━━━━━ EXTRAIT ━━━━━

Népal, Maroc, Madagascar... La génération Z renverse des régimes
Ces dernières semaines, de nombreux pays font face à de violentes manifestations. Au Népal, au Maroc, et désormais à Madagascar, les jeunes se révoltent contre des régimes politiques qu’ils jugent oppressifs. Chercheur associé à l’institut français des relations internationales (IFRI), Thierry Vircoulon évoque les raisons de la colère de la jeunesse malgache.
Thierry Vircoulon © Mélanie NiemiecDepuis la fin du mois de septembre, un mouvement de protestation initié par la jeunesse, appelé "Gen Z Madagascar", réclame la démission du président Andry Rajoelina. Ce dernier à finalement été destitué et a fui le pays. Un militaire, le colonel Michael Randrianirina, deviendra le nouveau président par intérim le vendredi 17 octobre.
Gen Z : qui sont les "zandry" ?
La génération Z regroupe les personnes nées entre 1997 et 2010. Ayant grandi avec internet et les réseaux sociaux, elles les utilisent aisément pour exprimer leurs engagements et leurs opinions. Ces jeunes baignent dans une culture de l’instantanéité et de l’immédiateté, qui les poussent à se tenir informés en permanence.

━━━━━

** CONSIGNES **
(a) D'après l'extrait sur la génération Z, qu'est-ce qui pousse ces jeunes à se tenir informés en permanence ? Répondez en une à trois phrases.
(b) Repérez chaque ligne de la liste où figure le mot "does", puis recopiez-la.

━━━━━ DONNÉES ━━━━━

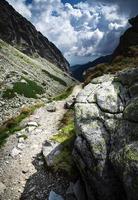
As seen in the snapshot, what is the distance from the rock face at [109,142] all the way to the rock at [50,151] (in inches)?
149

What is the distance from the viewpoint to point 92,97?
18.1m

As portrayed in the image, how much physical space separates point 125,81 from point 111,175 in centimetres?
656

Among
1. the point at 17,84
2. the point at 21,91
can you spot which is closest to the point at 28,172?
the point at 21,91

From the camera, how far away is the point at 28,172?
19438 mm

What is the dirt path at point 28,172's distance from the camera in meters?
17.6

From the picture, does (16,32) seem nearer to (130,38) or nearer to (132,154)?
(130,38)

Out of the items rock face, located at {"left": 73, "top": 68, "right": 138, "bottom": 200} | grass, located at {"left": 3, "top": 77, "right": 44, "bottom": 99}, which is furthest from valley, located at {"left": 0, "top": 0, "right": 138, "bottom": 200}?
grass, located at {"left": 3, "top": 77, "right": 44, "bottom": 99}

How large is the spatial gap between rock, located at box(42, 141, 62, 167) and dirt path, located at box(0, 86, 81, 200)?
1.74 feet

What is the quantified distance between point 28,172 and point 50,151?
6.45ft

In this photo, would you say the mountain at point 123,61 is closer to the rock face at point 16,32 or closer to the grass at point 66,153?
the grass at point 66,153

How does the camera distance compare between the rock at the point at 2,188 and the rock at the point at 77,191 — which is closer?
the rock at the point at 77,191

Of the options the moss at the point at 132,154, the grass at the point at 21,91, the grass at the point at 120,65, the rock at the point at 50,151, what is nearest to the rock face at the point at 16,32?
the grass at the point at 21,91

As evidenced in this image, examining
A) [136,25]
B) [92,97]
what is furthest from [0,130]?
[136,25]

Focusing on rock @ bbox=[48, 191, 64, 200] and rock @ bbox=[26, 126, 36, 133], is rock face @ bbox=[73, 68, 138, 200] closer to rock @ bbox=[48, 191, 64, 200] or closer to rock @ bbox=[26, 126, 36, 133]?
rock @ bbox=[48, 191, 64, 200]
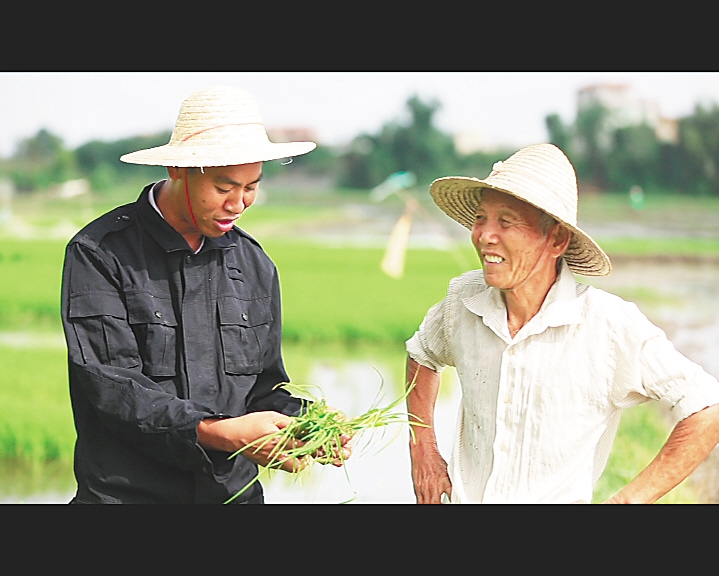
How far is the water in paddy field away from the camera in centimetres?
619

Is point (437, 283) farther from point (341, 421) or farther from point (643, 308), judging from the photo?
point (341, 421)

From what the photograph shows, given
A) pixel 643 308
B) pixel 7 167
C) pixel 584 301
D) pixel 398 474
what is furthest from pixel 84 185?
pixel 584 301

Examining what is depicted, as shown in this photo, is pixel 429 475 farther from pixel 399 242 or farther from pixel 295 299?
pixel 399 242

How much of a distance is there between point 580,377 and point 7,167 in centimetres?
733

━━━━━

** RÉPONSES **
(a) Ils baignent dans une culture de l'instantanéité et de l'immédiateté. C'est cette culture qui les pousse à se tenir informés en permanence.

(b)
From the picture, does (16,32) seem nearer to (130,38) or nearer to (132,154)?
How does the camera distance compare between the rock at the point at 2,188 and the rock at the point at 77,191 — which is closer?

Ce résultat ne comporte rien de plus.